##### Extracted entries

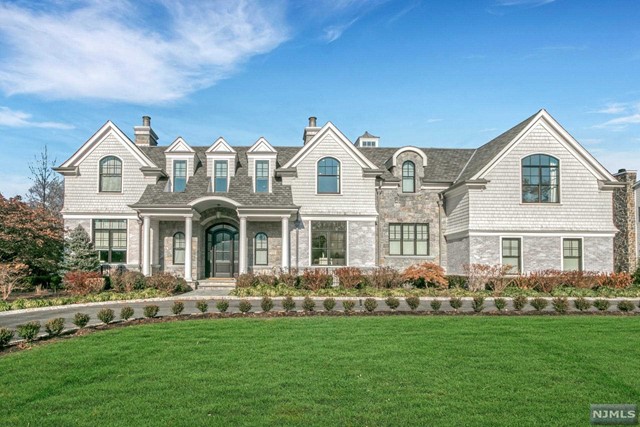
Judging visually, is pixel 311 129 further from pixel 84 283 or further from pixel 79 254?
pixel 84 283

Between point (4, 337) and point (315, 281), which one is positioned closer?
point (4, 337)

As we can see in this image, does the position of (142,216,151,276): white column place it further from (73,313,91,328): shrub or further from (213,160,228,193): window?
(73,313,91,328): shrub

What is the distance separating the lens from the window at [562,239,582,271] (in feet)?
79.8

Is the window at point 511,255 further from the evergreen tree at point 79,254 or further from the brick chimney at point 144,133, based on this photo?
the brick chimney at point 144,133

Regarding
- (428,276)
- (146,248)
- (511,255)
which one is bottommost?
(428,276)

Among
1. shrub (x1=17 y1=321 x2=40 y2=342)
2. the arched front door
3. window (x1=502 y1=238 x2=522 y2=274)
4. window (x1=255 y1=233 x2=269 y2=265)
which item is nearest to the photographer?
shrub (x1=17 y1=321 x2=40 y2=342)

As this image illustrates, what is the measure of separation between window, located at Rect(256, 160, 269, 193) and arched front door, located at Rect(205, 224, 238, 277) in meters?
2.53

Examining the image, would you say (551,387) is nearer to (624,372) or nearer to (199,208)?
(624,372)

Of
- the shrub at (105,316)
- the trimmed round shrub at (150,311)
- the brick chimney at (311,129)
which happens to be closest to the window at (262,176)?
the brick chimney at (311,129)

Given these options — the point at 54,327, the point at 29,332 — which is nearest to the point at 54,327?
the point at 54,327

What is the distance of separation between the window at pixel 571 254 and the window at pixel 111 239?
21264mm

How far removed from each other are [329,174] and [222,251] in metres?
6.71

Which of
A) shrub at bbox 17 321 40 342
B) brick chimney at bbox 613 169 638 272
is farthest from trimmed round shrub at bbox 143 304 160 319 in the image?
brick chimney at bbox 613 169 638 272

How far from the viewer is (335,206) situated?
25.3m
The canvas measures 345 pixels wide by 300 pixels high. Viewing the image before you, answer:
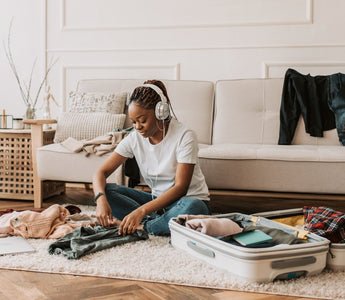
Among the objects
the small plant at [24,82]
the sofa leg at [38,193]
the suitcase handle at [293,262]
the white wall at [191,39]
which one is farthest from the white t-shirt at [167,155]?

##########

Rewrite the data as a Markdown table with a Row column holding a row number and a Line column holding the line, beginning at the line that contains "Given these options" and stopping after the last line of the data. Omit blank lines and leave the pictures out.

**Task output**:
| Row | Line |
|---|---|
| 1 | Given these options — the point at 54,327, the point at 29,332 — which is nearest to the point at 54,327? |
| 2 | the point at 54,327 |
| 3 | What is the distance of separation between the window at pixel 571 254 and the window at pixel 111 239? |
| 4 | 21264mm |
| 5 | How far removed from each other are [329,174] and [222,251] in metres? |
| 6 | 6.71 |
| 7 | Which of |
| 8 | A) shrub at bbox 17 321 40 342 |
| 9 | B) brick chimney at bbox 613 169 638 272 |
| 10 | is farthest from trimmed round shrub at bbox 143 304 160 319 in the image? |
| 11 | brick chimney at bbox 613 169 638 272 |
| 12 | How far from the viewer is (335,206) situated? |
| 13 | 25.3m |
| 14 | The canvas measures 345 pixels wide by 300 pixels high. Viewing the image before you, answer: |
| 15 | Among the objects |
| 16 | the small plant at [24,82] |
| 17 | the sofa leg at [38,193] |
| 18 | the suitcase handle at [293,262] |
| 19 | the white wall at [191,39] |
| 20 | which one is farthest from the white t-shirt at [167,155]? |